Quick Start: Your First Prediction Model in 48h

Day 1: Collect Historical Data

Step 1: Download Papers from 2020-2021

import requests
import pandas as pd
from datetime import datetime, timedelta

def collect_historical_papers(start_date, end_date):
    papers = []
    current = start_date

    while current <= end_date:
        # ArXiv API call
        query = f"cat:cs.AI AND submittedDate:[{current} TO {current + timedelta(days=7)}]"
        response = requests.get(
            "http://export.arxiv.org/api/query",
            params={
                "search_query": query,
                "max_results": 1000,
                "sortBy": "submittedDate"
            }
        )

        # Parse and store
        papers.extend(parse_arxiv_response(response.text))
        current += timedelta(days=7)
        time.sleep(3)  # Rate limit

    return pd.DataFrame(papers)

# Collect 2 years of data
papers_df = collect_historical_papers(
    datetime(2020, 1, 1),
    datetime(2021, 12, 31)
)

Step 2: Get Current Citations

def get_current_citations(arxiv_id):
    # Use Semantic Scholar API
    response = requests.get(
        f"https://api.semanticscholar.org/v1/paper/arXiv:{arxiv_id}",
        params={"fields": "citationCount,influentialCitationCount"}
    )
    if response.status_code == 200:
        data = response.json()
        return data.get('citationCount', 0)
    return 0

# Add citations to dataframe
papers_df['citations_current'] = papers_df['arxiv_id'].apply(get_current_citations)

# Calculate citations at different time points
papers_df['years_old'] = (datetime.now() - papers_df['published_date']).dt.days / 365
papers_df['citations_per_year'] = papers_df['citations_current'] / papers_df['years_old']

Day 2: Extract Early Signals Features

Step 3: Author Features

def extract_author_features(authors_list):
    features = {
        'author_count': len(authors_list),
        'max_h_index': 0,
        'has_top_institution': False,
        'has_industry_author': False
    }

    top_unis = ['MIT', 'Stanford', 'CMU', 'Berkeley', 'Oxford', 'Cambridge']
    companies = ['Google', 'DeepMind', 'OpenAI', 'Meta', 'Microsoft']

    for author in authors_list:
        # Get h-index from Semantic Scholar
        h_index = get_author_h_index(author['name'])
        features['max_h_index'] = max(features['max_h_index'], h_index)

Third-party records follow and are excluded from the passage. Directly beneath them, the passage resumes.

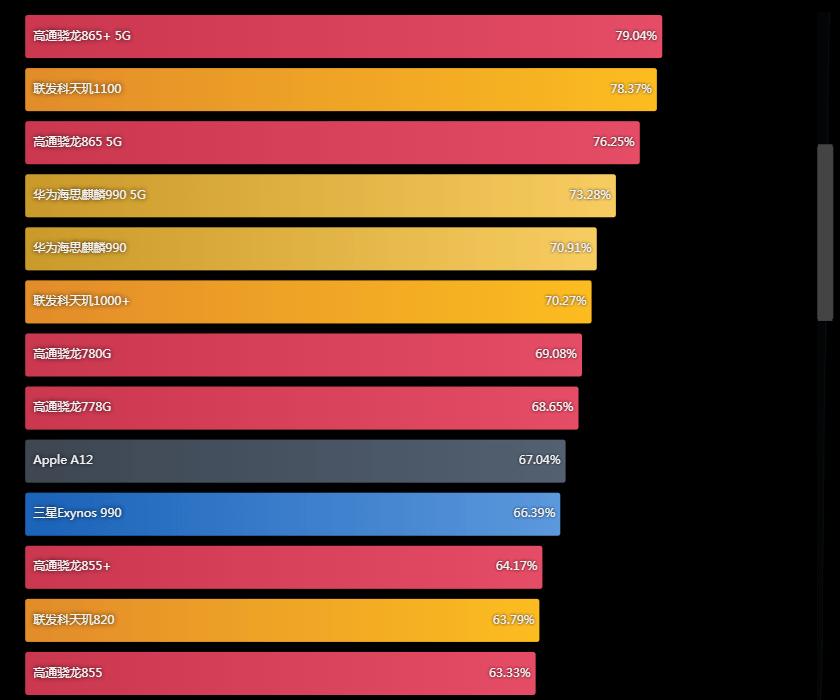 手机处理器排行榜2021_2021年手机处理器排行榜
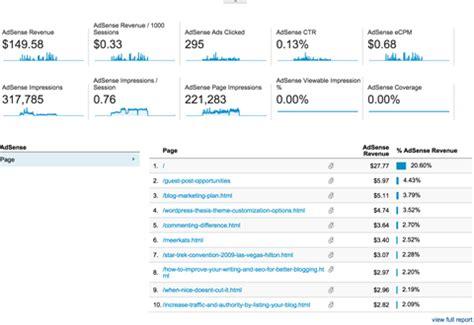 adsense google analytics how to use google analytics behavior reports to optimize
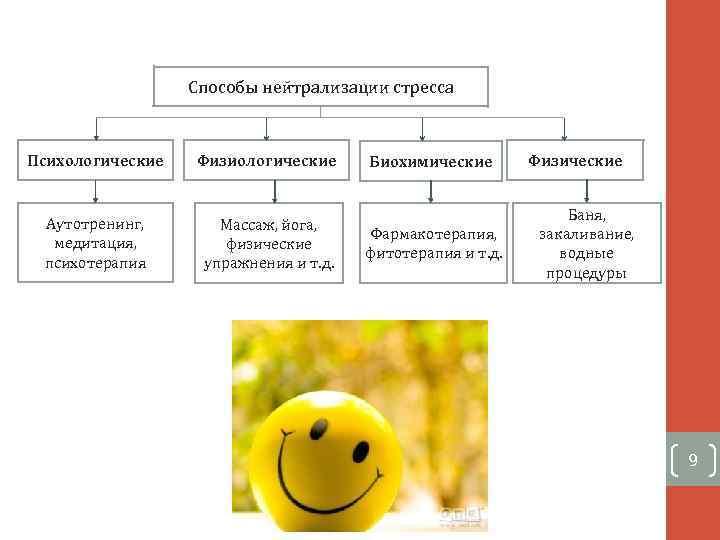 Способы нейтрализации стресса Психологические Физиологические Аутотренинг, медитация, психотерапия Массаж, йога, физические упражнения и т.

        # Check affiliations
        affiliation = author.get('affiliation', '')
        if any(uni in affiliation for uni in top_unis):
            features['has_top_institution'] = True
        if any(company in affiliation for company in companies):
            features['has_industry_author'] = True

    return features

Step 4: Content Features

def extract_content_features(paper):
    abstract = paper['abstract'].lower()
    title = paper['title'].lower()

    return {
        'abstract_length': len(abstract.split()),
        'title_length': len(title.split()),
        'has_code': 'github.com' in abstract or 'code available' in abstract,
        'claims_sota': any(term in abstract for term in 
                          ['state-of-the-art', 'sota', 'outperform', 'beat']),
        'claims_novel': any(term in abstract for term in 
                           ['novel', 'first', 'new approach', 'propose']),
        'mentions_dataset': 'dataset' in abstract or 'benchmark' in abstract,
        'mentions_realworld': 'real-world' in abstract or 'practical' in abstract
    }

Step 5: Simulate Early Social Signals

def estimate_early_signals(paper):
    """
    Since we can't get historical Twitter data easily,
    we'll estimate based on paper characteristics
    """
    signals = {
        'estimated_tweets_7d': 0,
        'estimated_github_7d': 0,
        'estimated_reddit_7d': 0
    }

    # Papers with code get more GitHub attention
    if paper['has_code']:
        signals['estimated_github_7d'] = np.random.poisson(3)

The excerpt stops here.